Another year, another Christmas post. For a non-Christian, I spend a lot of time each December writing about Christmas.
We picked up our tree today. For the fourth year in a row, we drove out through the dormant apple orchards to Showers’ Tree Farm. We used to go to Seven Springs Tree Farm, closer to town, but they went out of business. Just as well, Seven Springs priced their trees by the foot—seven dollars if I remember correctly. Bouncing up the dirt road into the field where they grew the trees, I’d always say “This year, kids, no more than six feet.”
Every year, not while sitting in our car listening to Christmas carols with the heater blasting a summer breeze, but out in the field, an icy wind blowing our voices away, we had the same argument.
Eli: “I want a fat tree.”
Sophie: “I want a tree shaped like a Christmas tree.”

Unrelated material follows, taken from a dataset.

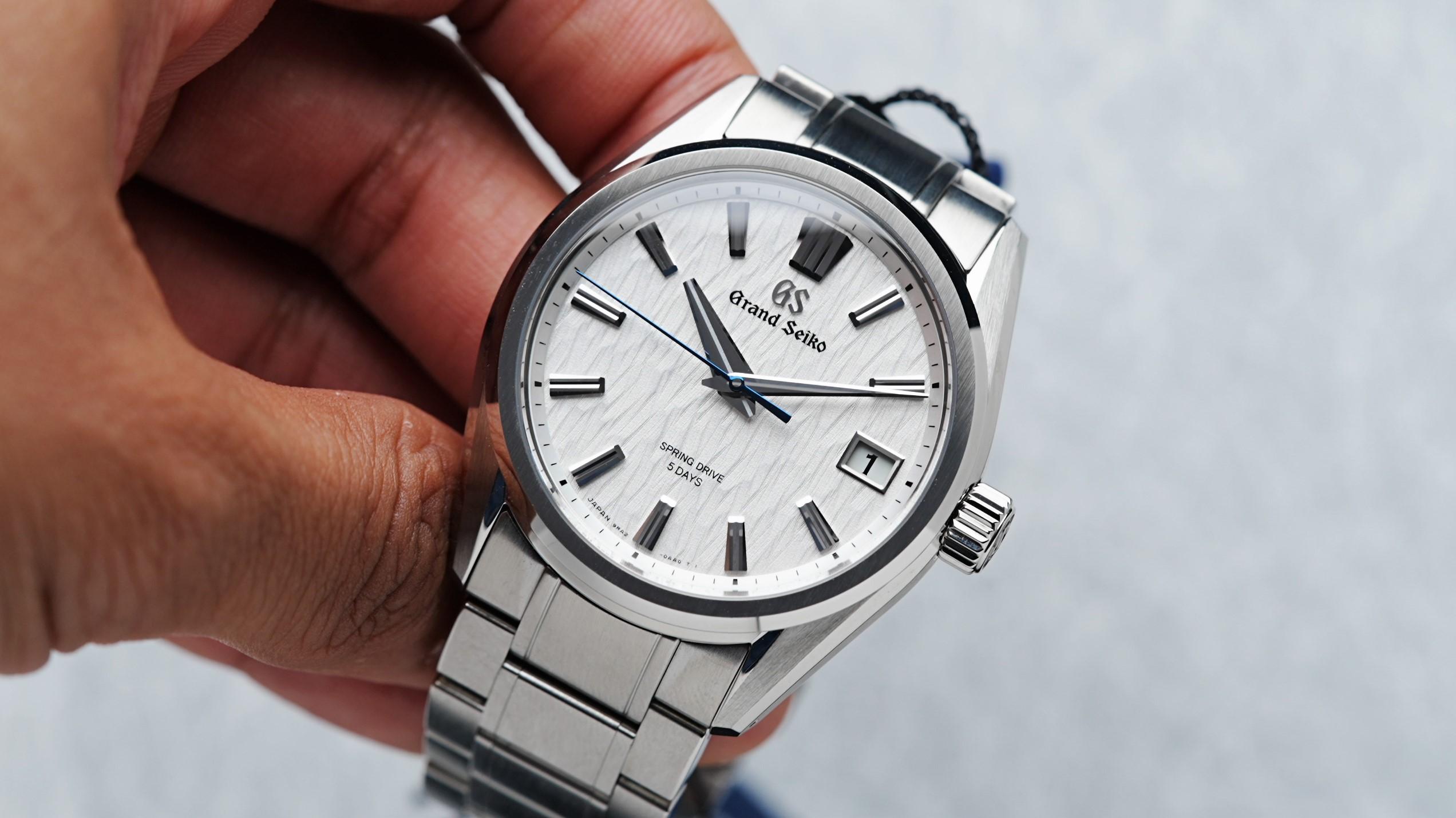 Grand Seiko Spring Drive 9ra2 White Birch being held in hand.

Susan: “I want a Charlie Brown tree.”
Me: “I want a tree less than six feet.”
After a frigid half hour of arguing, we’d find the perfect tree. I would lay in the snow, scooch myself under the tree, and cut it off at the base with a bow saw. Checking out at the gift shop with its overpriced ornaments, store bought donuts and scalded hot chocolate, the guy would measure the tree. “I got eight feet. Fifty-six dollars.” Tip, crappy food, an ornament we didn’t need, our trip to the country tree farm was an eighty-dollar outing. It would be cheaper to buy a tree from a church in the middle of a city.

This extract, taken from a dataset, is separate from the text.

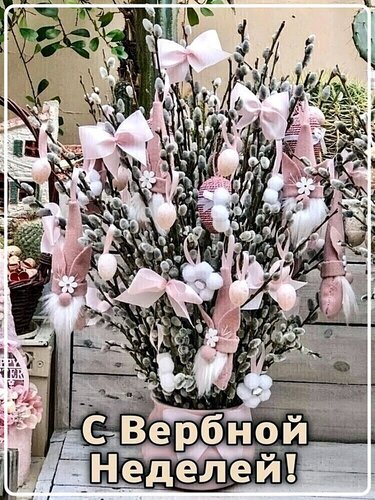 Праздничный букет из вербы с розовыми бантами и декоративными гномами. Поздравление с Вербной неделей в нежных весенних тонах. Открытка С вербной неделей! Красивый праздничный букет из пушистых веточек вербы, украшенный нежно-розовыми бантами, декоративными фигурками гномов и цветами. Композиция символизирует наступление весны и празднование Вербного воскресенья. На картинке представлен уютный весенний декор в пастельных тонах, создающий торжественное и светлое настроение. Текст на изображении гласит: «С Вербной Неделей!»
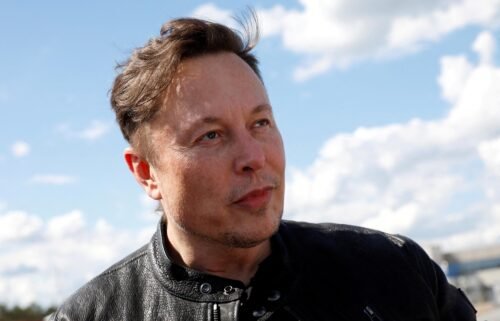 Tesla CEO Elon Musk looks on as he visits the construction site of Tesla's factory in Gruenheide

On our way out to Showers’ today, Susan told us tree prices are going up. “Well maybe not here in Gettysburg, but nationally. I read about it on NPR today.” It seems Boomers are done with real trees; the tree farms aren’t selling enough to sustain operations. Showers’ is the same price every year—thirty-five dollars, any tree, any size. Except this year. They repainted their sign: Fifty Dollars – Any Tree.
At least they don’t have a gift shop.